Extrait choisi:
+---+

De 1946 à 1993, 766 personnes ont été condamnées à mort et 608 ont été exécutées. Après les exécutions de 2008, près de 100 prisonniers attendraient toujours d'être exécutés. Aujourd'hui le Japon fait parti du cercle restreint des démocraties qui appliquent la peine de mort (avec Singapour ; l'Inde ; Taïwan et l'Indonésie entre autres, ce sont des pays qui comme les Etats-Unis, peuvent politiquement se permettre de ne pas tenir compte des réprimendes de l'Union européenne et de l'Organisation mondiale des nations unies), avec 9 exécutions et 46 condamnations à mort en 2007, le Japon va à contre-courant de la tendance qui pousse de plus en plus de petits pays à abolir la peine capitale.

Sommaire

[modifier] Histoire

Le Japon a une longue tradition de la peine de mort, principalement en temps de guerre. Bien qu'elle s'occidentalise beaucoup, le rapport à la mort est très important dans la société japonaise. Dans certains cas, se donner la mort est une façon noble de mourir.

Depuis que le code pénal japonais s'est occidentalisé sous l'ère Meiji, il autorise la peine de mort pour les crimes "les plus odieux". Les États-Unis ont très peu réformé le code pénal en 1945, lorsqu'ils ont occupé le pays et la peine de mort fut maintenue.

+---+

Données fournies:
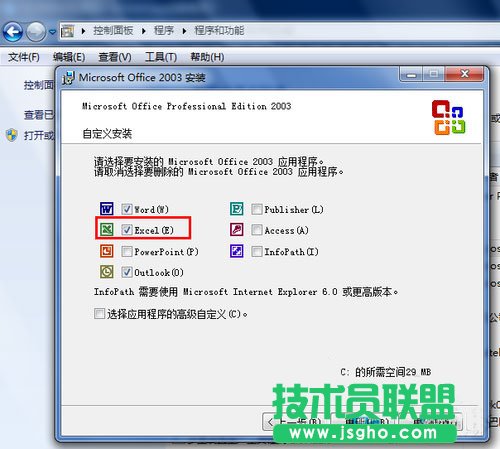 win7ϵyexcel_ôk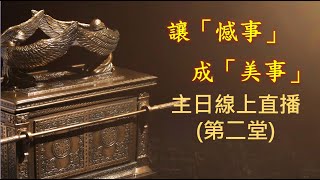 林口靈糧堂 20230521 主日線上直播(第二堂)  讓「憾事」成「美事」！ 馮啟文 主任牧師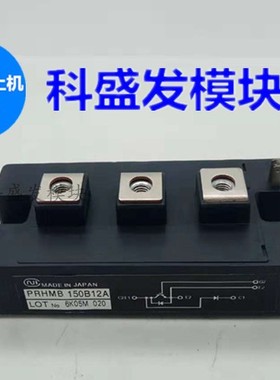 直拍 全新PRHMB150B12A   PRHMB100B12A  PRHMB200B12A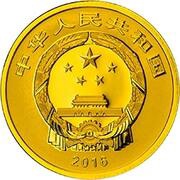 100 Yuan 90th Anniversary of Ningbo Money Industry Assembly Hall obverse image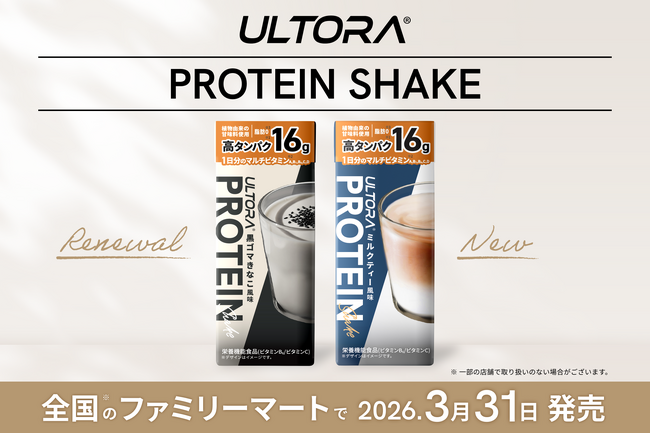 【シリーズ累計2億食突破*¹】「ULTORA プロテインシェイク」が更に美味しく、お買い求めやすい新価格に。新フレーバーを追加し3/31より全国*²のファミリーマートで発売！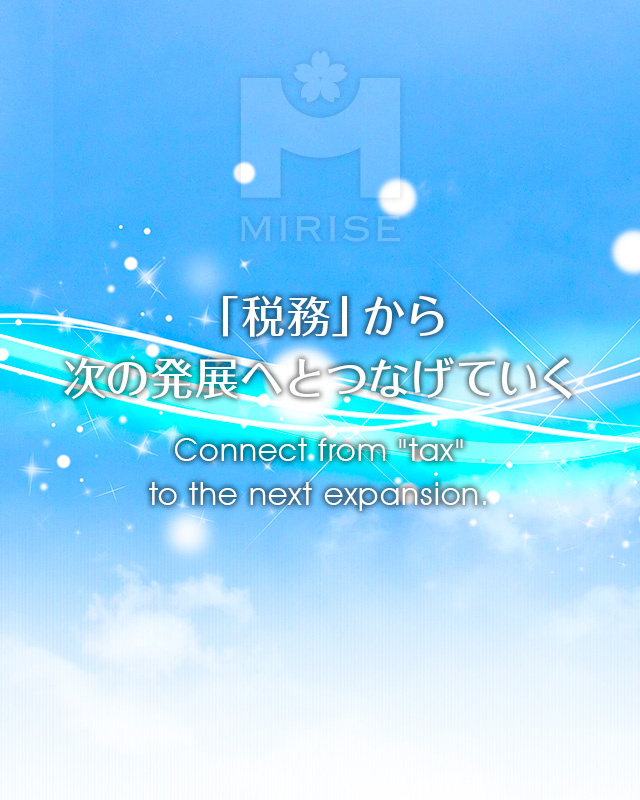「税務」から次の発展へとつなげていく。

+---+

Consigne:
Pourriez-vous reprendre le texte sur la peine de mort au Japon et le poursuivre après sa dernière phrase ?

Réponse:
Le pays n'a connu aucune exécution de 1989 à 1993, cela est dû au Ministre de la Justice de l'époque, un abolitionniste, qui refusa de signer les décrets d'exécution des condamnés. Mais elles reprennent avec l'arrivée de Masaharu Gotoda, qui en tant que légaliste considère que pour la crédibilité du système juridique japonais, il faut appliquer les sentences prononcées par les tribunaux.

De 1990 à 1995, l'opinion publique fut sensibilisée, principalement par les médias, sur la question de l'abolition de la peine de mort. Un débat public commença même à être institué. L'attentat au gaz sarin dans le métro de Tokyo en 1995 fit basculer l'opinion. En 2007 selon le Mainichi Shinbun, 90% des japonais sont pour la peine de mort, c'est à ce titre que le gouvernement japonais déclare vouloir maintenir la peine capitale.

Le pays n'est pas signataire du protocole de l'Assemblée générale des Nations unies en faveur de l'abolition de la peine capitale.

[modifier] Les conditions de vie des condamnés

L'attente au sein du couloir de la mort au Japon est en général très longue et dure souvent dix ans, parfois plus. Cette attente est destinée selon l'administration pénitentiaire à permettre le « repos de leur âme ». Toujours pour préserver ce repos, les visites sont strictement limitées, à tel point que des parlementaires japonais, suite à plusieurs dizaines de demandes, se sont vus refuser la rencontre de condamnés. Nobuto Hosaka, député social-démocrate et secrétaire général de la Ligue parlementaire pour l'abolition de la peine de mort déclare que « si on révélait l'horreur des lieux d'exécution, l'opinion vis-à-vis de la peine de mort évoluerait ».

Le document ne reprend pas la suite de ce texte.